[DOCUMENT EXTRACT]
- By: Candace McKibben
At a recent training for caregivers of persons living with dementia, the presenter talked about what has come to be called “therapeutic fibbing.” In caring for your loved one with dementia, it is important to weigh the benefits and burdens of responding honestly to questions asked if the honest response is going to be troubling to the person you love. The guidance is to redirect the conversation or respond in a way that evades the question rather than distress them with the truth. Knowing that they will most likely ask the same question again, it is deemed best to avoid the hurt rather than re-traumatize the person who is hearing the truth for what seems to them the first time, every time.
In the care of my mom, I am able to follow this loving principle for the most part. But not when it comes to the love of her life, my sweet daddy, who died three years ago. When she asks me if I have seen him lately, I can honestly respond “no.” But when she asks if he died, I have to say “yes.” I see the pain in her eyes when she asks the question, pain that I wish could be avoided. I know that she will tell me that she did not know he died and will ask me where he is buried. But so far, it seems more merciful to tell her the truth about her husband’s death. She never seems distraught when I confirm what she suspects to be true.
Had he lived, my father would be 92 on his June 1st birthday. It is the day that he caught up with the age of his wife, who “robbed the cradle” by nearly nine months. A beloved granddaughter, my niece, Megan, shares his birthday and his passion for gardening. What a joy to us that Megan is growing daddy’s blackberry bushes that she transplanted from his yard to hers. They are doing well under her green thumb and just knowing that his blackberries are still thriving is a source of healing and hope to us all as we continue to miss him. All of us except my mother, who does not remember he ever grew blackberries.
In the recent dementia training, I was helped by the wisdom that you cannot train the person living with dementia to remember. Though I know better, I so want my mother to remember her husband and what he was like that I find myself telling her about him and showing her pictures of him, praying that something will click. Rather than torment her or me, how much better to live now in the moment with my mother, appreciating what the present offers us. It is the wisdom of the ages that the present moment is all that we truly have, and one of the gifts of dementia is a validation of this truth.
During these days of intermittent rain, my mom and I have walked inside the buildings of Westminster Oaks where she lives. Rather than risk a summer shower that seems troubling to my mother who does remember being taught to come in out of the rain, we just walk inside. As we walked along the lower level Parry Center Wall of Honor, she read aloud the placard marking my daddy’s naval portrait of some seventy years ago. “Bill Carter, husband of Carolyn Carter,” she said proudly. “Yes,” I said. “He is the most handsome one up here,” she continued. “He sure is.” I affirmed. “Have you seen him lately?” she asked. “No, not lately,” I responded. “His birthday is soon,” I shared with that persistent hope that she might remember. “June 1,” she said more as a question than statement. “Yes, June 1,” I confirmed. And it felt like a gift. Happy Birthday, sweet Daddy.
[/DOCUMENT EXTRACT]
### [TASK INSTRUCTIONS]
• 1. Rewrite the part of the dementia caregiving essay that begins at "In the care" and ends after "to be true.", replacing "mom" with "mother".
• 2. In the dementia caregiving essay, who is growing the father's blackberry bushes?
• 3. List every person named in the body of the dementia caregiving essay, leaving out the byline.
[STUDY MATERIAL]
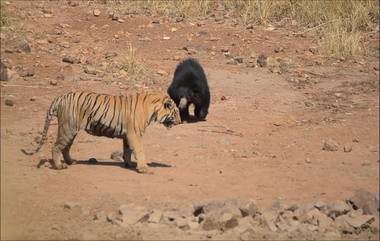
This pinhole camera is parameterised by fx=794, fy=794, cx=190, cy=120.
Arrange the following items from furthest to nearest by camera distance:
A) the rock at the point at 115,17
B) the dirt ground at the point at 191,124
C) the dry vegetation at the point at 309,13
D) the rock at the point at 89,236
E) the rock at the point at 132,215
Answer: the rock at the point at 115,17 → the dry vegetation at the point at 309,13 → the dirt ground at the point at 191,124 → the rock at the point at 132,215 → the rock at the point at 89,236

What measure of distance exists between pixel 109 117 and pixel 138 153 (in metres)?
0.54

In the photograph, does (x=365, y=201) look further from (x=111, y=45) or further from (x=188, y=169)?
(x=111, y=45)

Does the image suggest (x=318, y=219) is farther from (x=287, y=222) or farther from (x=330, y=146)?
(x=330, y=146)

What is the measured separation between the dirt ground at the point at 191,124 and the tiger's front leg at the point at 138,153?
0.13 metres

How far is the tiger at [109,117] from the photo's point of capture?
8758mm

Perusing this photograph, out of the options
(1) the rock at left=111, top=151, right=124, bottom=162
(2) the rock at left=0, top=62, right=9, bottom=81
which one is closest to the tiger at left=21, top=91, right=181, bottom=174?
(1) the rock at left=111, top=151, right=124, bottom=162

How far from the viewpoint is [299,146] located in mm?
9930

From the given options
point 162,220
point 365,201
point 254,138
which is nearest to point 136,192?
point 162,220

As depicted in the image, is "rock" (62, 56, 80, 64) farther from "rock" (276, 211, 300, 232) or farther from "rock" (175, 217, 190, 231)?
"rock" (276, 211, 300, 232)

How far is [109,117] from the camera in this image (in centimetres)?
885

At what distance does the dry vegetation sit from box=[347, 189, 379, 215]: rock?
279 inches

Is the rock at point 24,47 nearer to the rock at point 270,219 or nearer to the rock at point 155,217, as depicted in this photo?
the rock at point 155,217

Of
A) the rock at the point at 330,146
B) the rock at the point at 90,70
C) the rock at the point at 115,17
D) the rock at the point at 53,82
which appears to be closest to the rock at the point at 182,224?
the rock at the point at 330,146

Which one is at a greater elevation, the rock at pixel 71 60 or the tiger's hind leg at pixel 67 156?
[/STUDY MATERIAL]
### [RESULTS BY TASK]
• 1.
In the care of my mother, I am able to follow this loving principle for the most part. But not when it comes to the love of her life, my sweet daddy, who died three years ago. When she asks me if I have seen him lately, I can honestly respond “no.” But when she asks if he died, I have to say “yes.” I see the pain in her eyes when she asks the question, pain that I wish could be avoided. I know that she will tell me that she did not know he died and will ask me where he is buried. But so far, it seems more merciful to tell her the truth about her husband’s death. She never seems distraught when I confirm what she suspects to be true.

• 2. Megan, the writer's niece, is growing them.

• 3.
Megan
Bill Carter
Carolyn Carter